The character here is Neco-Arc, an anime mascot for a sprawling franchise. Neco-Arc already had dedicated fans, but saw a notable spike of interest in August following a “little bit of chicken fried” AI cover/animation that became inescapable on Discord. A wave of other YouTube covers followed, made by AI heads seemingly drawn to the vocal model’s alternation between “VTuber baby voice” and “goblin burning in fireplace.” One commenter theorized that characters like Neco-Arc and Plankton “make the best covers” because they yell a lot, “which makes the part of the music where they put more power into their voice sound passionate.”
6. Return to Lavender Island
We last mentioned the surreal open-world indie game Escape from Lavender Island two weeks ago. Since then, it’s gotten an unexpected boost from Cr1TiKaL, one of YouTube’s biggest gaming creators. He runs an occasional “$10,000 speedrun challenge” where his community and itinerant speedrunners compete to set the fastest time in an obscure Steam game with no competitive history.

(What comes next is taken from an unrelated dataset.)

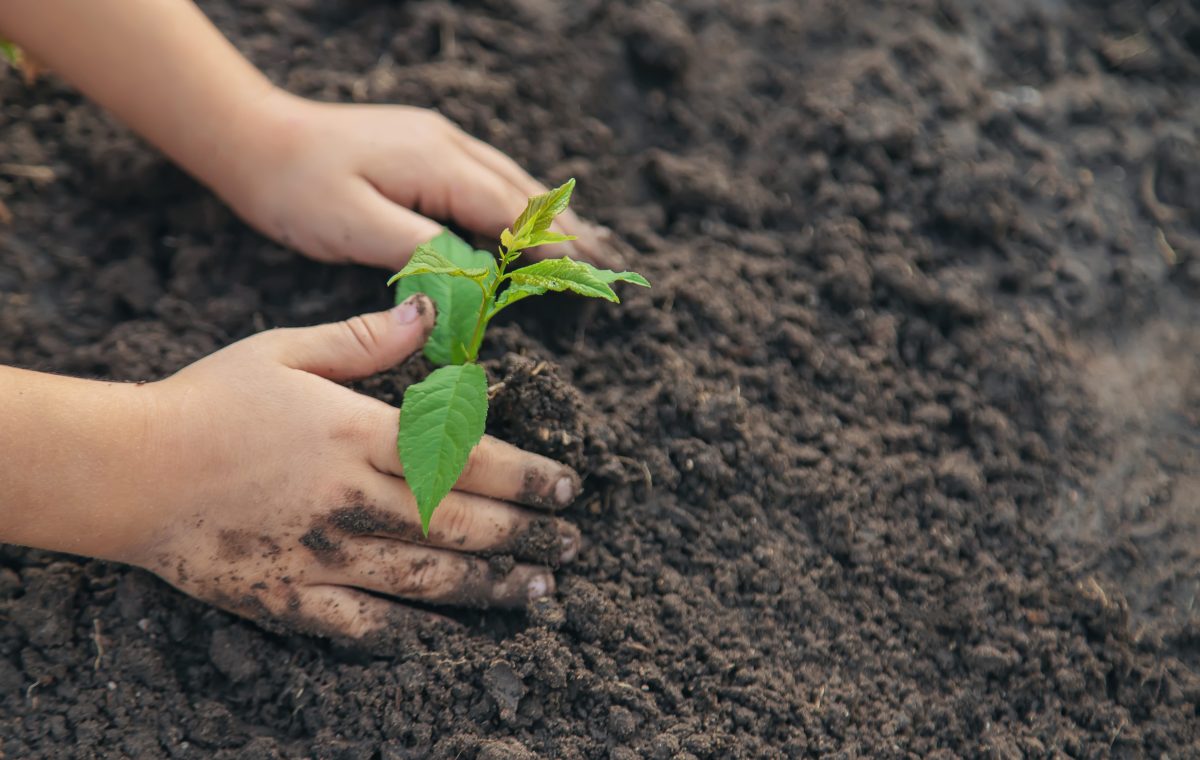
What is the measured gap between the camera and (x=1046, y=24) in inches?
122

Previous contests featured odd Z-list titles like Exodus from the Earth, but he announced he’d change it up with Lavender Island, a game he considered “extremely good.” The contest announcement on the 18th caused a visible jump in sales and player count, as you’d expect — Cr1tiKal’s basically running a giant promotion on the game’s behalf.

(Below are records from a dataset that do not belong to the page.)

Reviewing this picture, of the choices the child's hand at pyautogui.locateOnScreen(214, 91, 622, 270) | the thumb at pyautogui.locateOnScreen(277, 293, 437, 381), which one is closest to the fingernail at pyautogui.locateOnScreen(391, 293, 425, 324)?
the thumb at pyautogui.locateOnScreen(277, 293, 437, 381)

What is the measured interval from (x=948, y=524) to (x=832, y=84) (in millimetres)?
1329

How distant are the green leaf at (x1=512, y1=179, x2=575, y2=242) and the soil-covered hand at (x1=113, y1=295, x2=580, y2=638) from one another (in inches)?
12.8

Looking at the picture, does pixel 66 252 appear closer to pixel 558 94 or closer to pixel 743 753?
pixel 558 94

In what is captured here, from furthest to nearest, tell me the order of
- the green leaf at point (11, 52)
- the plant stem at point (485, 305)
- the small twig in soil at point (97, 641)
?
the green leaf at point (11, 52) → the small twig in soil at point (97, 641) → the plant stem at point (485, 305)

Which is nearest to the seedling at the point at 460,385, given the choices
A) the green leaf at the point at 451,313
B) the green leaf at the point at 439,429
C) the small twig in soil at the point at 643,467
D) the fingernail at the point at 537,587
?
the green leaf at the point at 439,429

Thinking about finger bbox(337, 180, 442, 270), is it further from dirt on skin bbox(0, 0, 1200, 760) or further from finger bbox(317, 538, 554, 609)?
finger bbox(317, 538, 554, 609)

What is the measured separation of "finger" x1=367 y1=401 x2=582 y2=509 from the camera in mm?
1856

If you’re interested, you can track runners’ progress on speedrun.com. Times have already fallen from 23 minutes to sub-9.
YouTube Thumbnail of the Week
Chum Box
The weird facial animations of Mortal Kombat 1’s poor Switch port stole the spotlight from this clip, one of the purest glitches of all time, in which the fundamental conceit of a 2D fighter — two combatants on a single plane — gets marvelously skewed.
The Harry Styles fandom is tearing itself apart due to a recent influx of supposedly leaked songs that may or may not be A.I.-generated.
You won't be pushing around ol' Easy Pete in Fallout: New Vegas anymore — Difficult Pete has arisen.
Paradox Interactive is finding success marketing Hearts of Iron IV on YouTube Shorts by using the game to surface obscure historical facts. It's a shrewd approach to targeting a platform that traffics heavily in edutainment.
French President Emmanuel Macron apologized to gamers on Twitter after using them as scapegoats for the riots in July.
“THE FUTURE SUCKS”: artisan meme-maker @Kinofabino’s new collage stands as the last word on modern RPGs. He previously weighed in on the differences between East and West.
Only 12.5% of the creatives who start making a Star Wars movie are still standing when it comes out.
Here’s a compilation of different samples used in Akira Yamaoka’s Silent Hill 1-4 soundtracks (via Andy Kelly). “Silent Hill ambience” playlists are huge on YouTube, and snippets of tracks like “Morning Calm” pop up all over the place in short-form video.
Hideo Kojima did one of Criterion’s film closet videos. He’s right about High and Low — pick up a copy the next time you get invited to Criterion’s film closet.
The immortal “Big Bill Hell’s” auto ad was remade by angry Unity devs. (Incidentally, here’s the original ad that Big Bill Hell’s was sending up.)
That’s it for this week. See you in the dream dog house.